2. O Bento Machado, bem no fundo, sabe que o que eu digo é razoável,mesmo que de efectivação difícil, mas emocionalmente não se sente em condições de me poder dar razão.É mais simples imaginar-se a cortar a direito numa ficção de autenticidade do que arriscar-se nos labirintos traiçoeiros de uma realidade complexa.

3. E, para além de tudo isso, há uma grande disseminação de uma tendência um tanto ridícula [fruto provável de um largo desconhecimento da história do movimento operário e do socialismo], de distribuir certificados implícitos de autenticidade e de pureza ideológica, como se as esquerdas fossem peças de uma imaginária igreja e os "socialistómetros" os seus sacerdotes.

4. Uns e outros mostram afinal uma das razões pela qual as esquerdas não se conseguem concertar entre si: sectarismo, intransigência perante a diferença, incapacidade para compreender o outro.

5. Na verdade, se qualquer das partes imaginar que, para entrar num processo de concertação, a outra tem que passar a parecer-se com ela, é porque ao fim e ao cabo não pretende procurar um acordo, mas obter uma rendição.

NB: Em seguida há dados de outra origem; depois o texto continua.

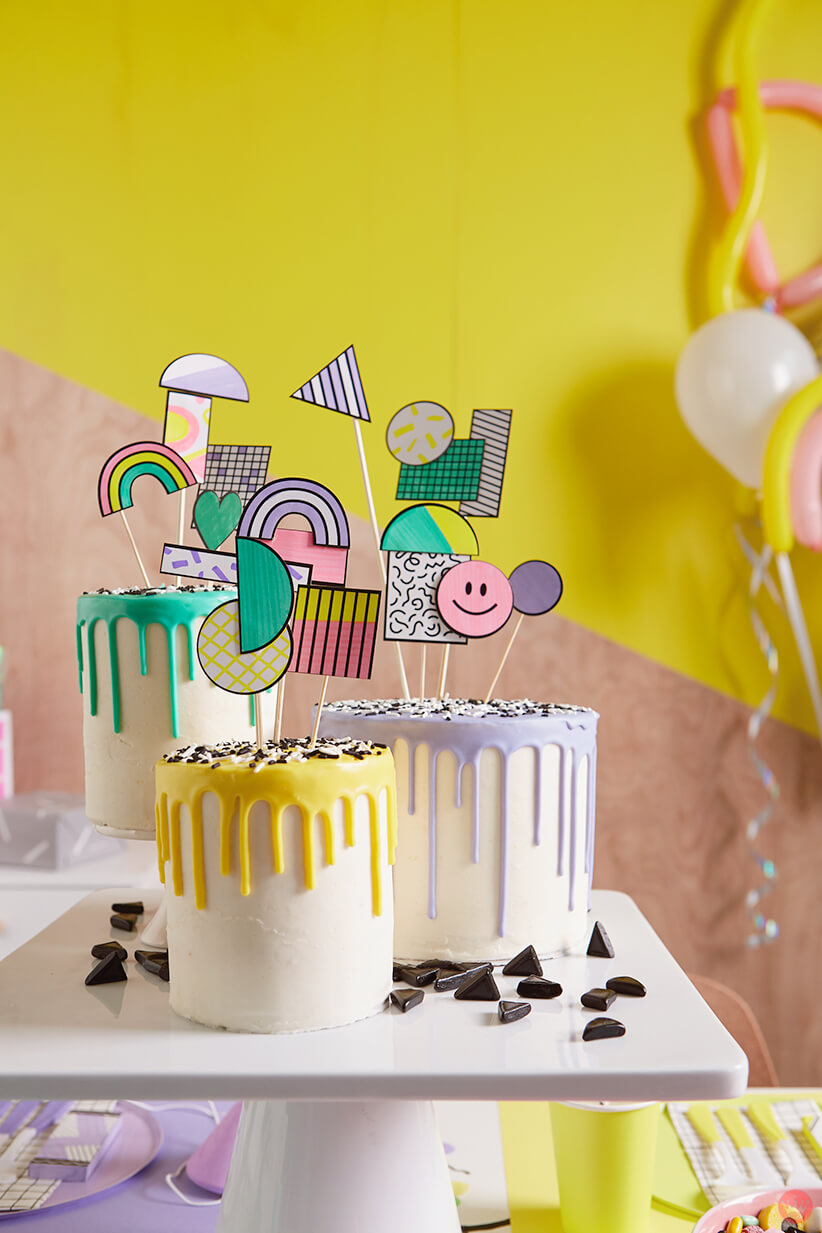 Retro cake toppers on a drip cake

E quando essa atitude é tomada por quem pertença ao lado que até concita politicamente menos apoios, já nem estamos perante uma pesporrência de quem não entende os limites da sua predominância, mas perante uma pulsão suicidária de quem não compreende o ónus da sua subalternidade.

Mas isso talvez nada lhes importe , inebriados que estão pela suprema certeza de terem toda a razão,ungidos pela convicção profunda de uma posse exclusiva da verdade total.

Enfim, imaginários "papas" de uma infalibilidade que já quase só eles reconhecem, mas que a renegada História se entretem a desmentir.

Anónimo disse...

caro rui namorado,

que me considere 'feroz no discurso' é lá consigo. há sempre quem se assuste com pouco, e já se viu que hoje em dia tudo mete medo ao Partido 'Socialista'. é já a herança só-cretinista, 'avant la chute'. um mal nunca vem só, e atrás de um líder vem todo um aparelho...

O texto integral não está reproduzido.